The Manhattan Project wasn’t just a moonshot scientific collaboration. It was the most tightly controlled, security-obsessed R&D operation in American history. Every physicist, engineer, and janitor involved had a federal security clearance. Facilities were locked down under military command of General Leslie Groves. Communications were monitored. Access was compartmentalized. And still—still—the Soviets penetrated it.  See Klaus Fuchs.  Let’s understand just how secret the Manhattan Project was—General Curtis LeMay had no idea it was happening until he was asked to set up facilities for the Enola Gay on his bomber base on Tinian a few months before the first nuclear bomb.  You want to find out about the details of any frontier lab, just pick up the newspaper.  Not nearly the same thing. There were no chatbots involved and there were no Special Government Employees with no security clearance.

Oppie Sacks

So when today’s AI executives name-drop Oppenheimer and invoke the gravity of dual-use technologies, what exactly are they suggesting? That we’re building world-altering capabilities without any of the safeguards that even the AI Whiz Kids admit are historically necessary by their Manhattan Project talking point in the pitch deck?

These frontier labs aren’t locked down. They’re open-plan. They’re not vetting personnel. They’re recruiting from Discord servers. They’re not subject to classified environments. They’re training military-civilian dual-use models on consumer cloud platforms. And when questioned, they invoke private sector privilege and push back against any suggestion of state or federal regulation.  And here’s a newsflash—requiring a security clearance for scientific work in the vital national interest is not regulation.  (Neither is copyright but that’s another story.)

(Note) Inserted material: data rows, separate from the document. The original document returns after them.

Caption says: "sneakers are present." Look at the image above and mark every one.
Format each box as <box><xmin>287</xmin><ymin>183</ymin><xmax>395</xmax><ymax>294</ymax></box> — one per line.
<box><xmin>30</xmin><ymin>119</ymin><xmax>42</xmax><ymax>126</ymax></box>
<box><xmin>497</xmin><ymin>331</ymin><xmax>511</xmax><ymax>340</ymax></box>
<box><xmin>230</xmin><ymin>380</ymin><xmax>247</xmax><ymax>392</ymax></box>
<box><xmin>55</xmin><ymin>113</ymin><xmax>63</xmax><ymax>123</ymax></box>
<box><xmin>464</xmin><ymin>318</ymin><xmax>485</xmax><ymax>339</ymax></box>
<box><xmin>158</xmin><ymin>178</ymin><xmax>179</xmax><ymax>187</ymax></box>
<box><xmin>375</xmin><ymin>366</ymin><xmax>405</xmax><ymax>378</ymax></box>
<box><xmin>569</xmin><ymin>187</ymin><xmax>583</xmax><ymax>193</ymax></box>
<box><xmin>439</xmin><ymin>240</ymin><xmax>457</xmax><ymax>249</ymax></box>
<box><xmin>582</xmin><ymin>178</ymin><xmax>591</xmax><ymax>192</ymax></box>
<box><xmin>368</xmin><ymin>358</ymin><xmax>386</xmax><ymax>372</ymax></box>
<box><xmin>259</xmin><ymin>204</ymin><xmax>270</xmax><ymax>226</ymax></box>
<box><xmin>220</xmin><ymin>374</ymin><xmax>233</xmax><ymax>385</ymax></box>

Meanwhile, they’re angling for access to Department of Energy nuclear real estate, government compute subsidies, and preferred status in export policy—all under the justification of “national security” because, you know, China.  They want the symbolism of the Manhattan Project without the substance. They want to be seen as indispensable without being held accountable.

The truth is that AI is dual-use. It can power logistics and surveillance, language learning and warfare. That’s not theoretical—it’s already happening. China openly treats AI as part of its military-civil fusion strategy. Russia has targeted U.S. systems with information warfare bots. And our labs? They’re scraping from the open internet and assuming the training data hasn’t been poisoned with the massive misinformation campaigns on Wikipedia, Reddit and X that are routine.

If even the Manhattan Project—run under maximum secrecy—was infiltrated by Soviet spies, what are the chances that today’s AI labs, operating in the wide open are immune?  Wouldn’t a good spycatcher like Angleton assume these wunderkinds have already been penetrated?

We have no standard vetting for employees. No security clearances. No model release controls. No audit trail for pretraining data integrity. And no clear protocol for foreign access to model weights, inference APIs, or sensitive safety infrastructure. It’s not a matter of if. It’s a matter of when—or more likely, a matter of already.

Remember–nobody got rich out of working on the Manhattan Project. That’s another big difference. These guys are in it for the money, make no mistake.

So when you hear the Manhattan Project invoked again, ask the follow-up question: Where’s the security clearance?  Where’s the classification?  Where’s the real protection?  Who’s playing the role of Klaus Fuchs?

Because if AI is our new Manhattan Project, then running it without security is more than hypocrisy. It’s incompetence at scale.